Before the advent of the use of BoNT in the treatment of spasticity, alcohol or phenol was often used. Today, however, alcohol is rarely used for the treatment of spasticity, and phenol is typically reserved for those cases that require the injection of large muscles or a large number of muscles. Phenol and BoNT may also be combined to achieve maximum effect in specifically targeted muscles.
Botulinum toxin
BONT affects the neuromuscular junction through binding, internalization, and inhibition of acetylcholine release. It must enter the nerve endings to exert its chemodenervating effect. Once inside the cholinergic nerve terminal cell, BoNT inhibits the docking and fusion of acetylcholine vesicles at the presynaptic membrane.
Clinical effects are usually seen within 24 to 72 hours. The maximum weakening effect is almost always seen at 2 weeks after injection.
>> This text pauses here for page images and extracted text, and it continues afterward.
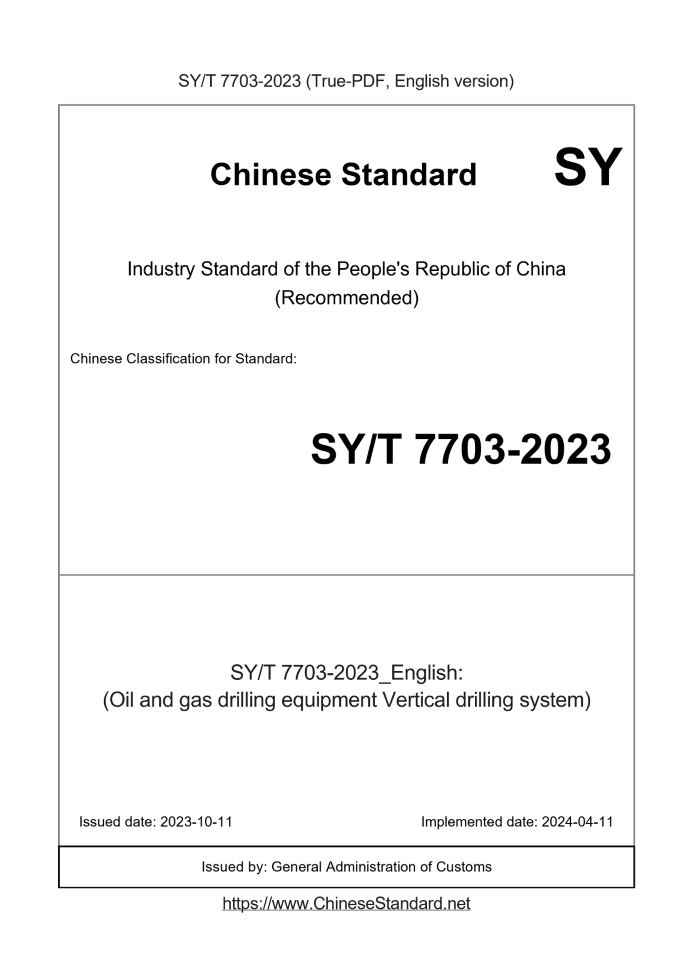 SY/T 7703-2023 (True-PDF, English version)

Chinese Standard SY

Industry Standard of the People's Republic of China (Recommended)

Chinese Classification for Standard:

SY/T 7703-2023

SY/T 7703-2023_English:
(Oil and gas drilling equipment Vertical drilling system)

Issued date: 2023-10-11

Implemented date: 2024-04-11

Issued by: General Administration of Customs

https://www.ChineseStandard.net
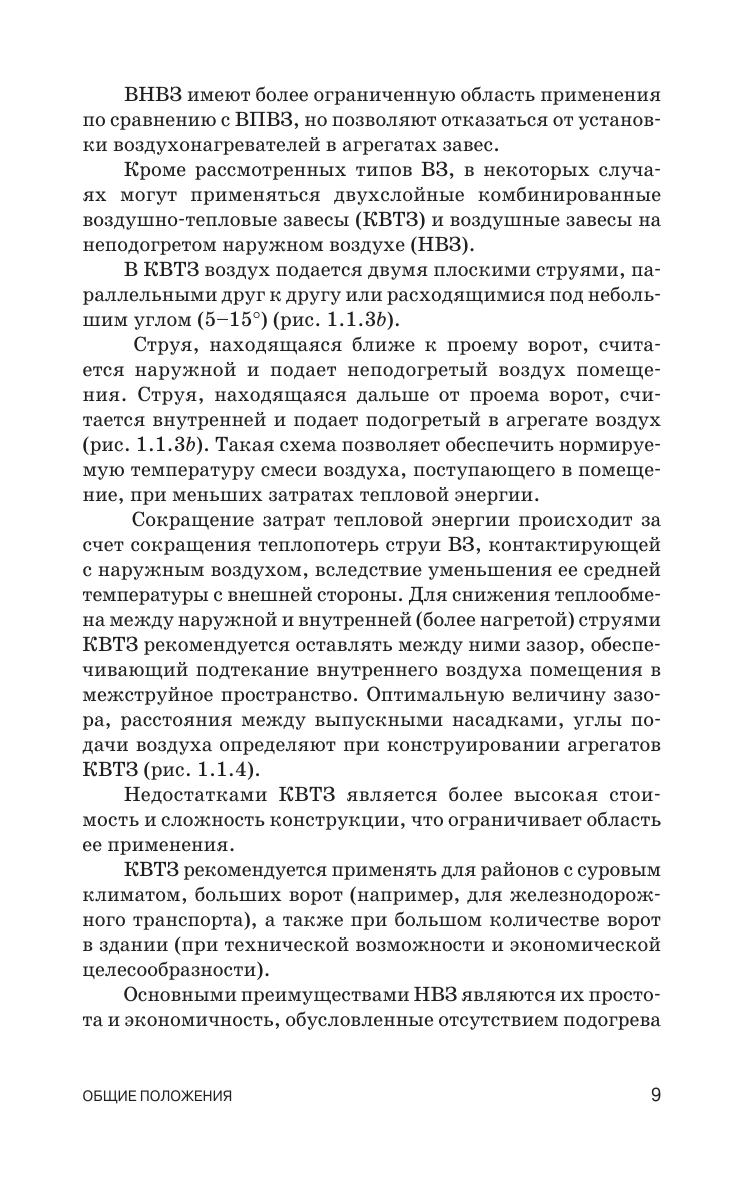 ВНВЗ имеют более ограниченную область применения по сравнению с ВПВЗ, но позволяют отказаться от установки воздухонагревателей в агрегатах завес.

Кроме рассмотренных типов ВЗ, в некоторых случаях могут применяться двухслойные комбинированные воздушно-тепловые завесы (КВТЗ) и воздушные завесы на неподогретом наружном воздухе (НВЗ).

В КВТЗ воздух подается двумя плоскими струями, параллельными друг к другу или расходящимися под небольшим углом (5–15°) (рис. 1.1.3b).

Струя, находящаяся ближе к проему ворот, считается наружной и подает неподогретый воздух помещения. Струя, находящаяся дальше от проема ворот, считается внутренней и подает подогретый в агрегате воздух (рис. 1.1.3b). Такая схема позволяет обеспечить нормируемую температуру смеси воздуха, поступающего в помещение, при меньших затратах тепловой энергии.

Сокращение затрат тепловой энергии происходит за счет сокращения теплопотерь струи ВЗ, контактирующей с наружным воздухом, вследствие уменьшения ее средней температуры с внешней стороны. Для снижения теплообмена между наружной и внутренней (более нагретой) струями КВТЗ рекомендуется оставлять между ними зазор, обеспечивающий подтекание внутреннего воздуха помещения в межструйное пространство. Оптимальную величину зазора, расстояния между выпускными насадками, углы подачи воздуха определяют при конструировании агрегатов КВТЗ (рис. 1.1.4).

Недостатками КВТЗ является более высокая стоимость и сложность конструкции, что ограничивает область ее применения.

КВТЗ рекомендуется применять для районов с суровым климатом, больших ворот (например, для железнодорожного транспорта), а также при большом количестве ворот в здании (при технической возможности и экономической целесообразности).

Основными преимуществами НВЗ являются их простота и экономичность, обусловленные отсутствием подогрева

ОБЩИЕ ПОЛОЖЕНИЯ 9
Duration of effect is usually 12 weeks but may be longer (sometimes up to 16 weeks or more) with adjunctive therapies such as stretching, casting, or other physical therapies. The effects of BoNT-A are dose dependent and reversible. Gradually, muscle function returns by the sprouting of new nerve terminals, followed by the restoration of function of the original terminal and atrophy of the newly sprouted ones. Once begun, treatment with BoNT-A is continually evaluated. Follow-up is crucial to gauge the response to therapy and to fine tune muscle selection and the dosage.
BoNT-A as Botox® (onabotulinumtoxinA) is FDA-approved for the treatment of upper-limb spasticity in adults. It has also been well studied for the treatment of spasticity of the lower limbs, and in children with cerebral palsy. Two other forms of BoNT-A are available commercially, including Dysport® (abobotulinumtoxinA) and Xeomin®.
The principal adverse effect is excess weakness in the injected muscle. Spread beyond the injected muscle does occur, although care in placing the injection in the muscle belly minimizes this possibility. BoNT should be used with extreme caution in people with neuromuscular diseases such as myasthenia gravis or amyotrophic lateral sclerosis or in those taking aminoglycoside antibiotics. Although antibody formation appears to be rare with the use of BoNT-A in the treatment of spasticity, it is recommended to wait at least 3 months between injections and to use the minimum effective dose.
BoNT-B as Myobloc® (rimabotulinumtoxin B) has not been adequately evaluated in the treatment of spasticity to recommend its use in this patient population. The only randomized controlled trial that has assessed the use of BoNT-B in spasticity found that 10,000 units of did not reduce muscle tone, and dry mouth was a common adverse event in the patients treated with BoNT-B.
Phenol
Phenol causes nonselective tissue destruction in the injected area, including coagulation of nerves and muscle necrosis. As mentioned, phenol is typically used when treating large muscles, such as those of the anterior thigh. The duration of effect of phenol can be quite variable, from less than 1 month to more than 2 years.
There are several potential adverse events attributed to the use of phenol, such as dysesthesias. Nonselective tissue destruction to muscles or nerves may cause temporary or permanent pain in the muscle near the injection site.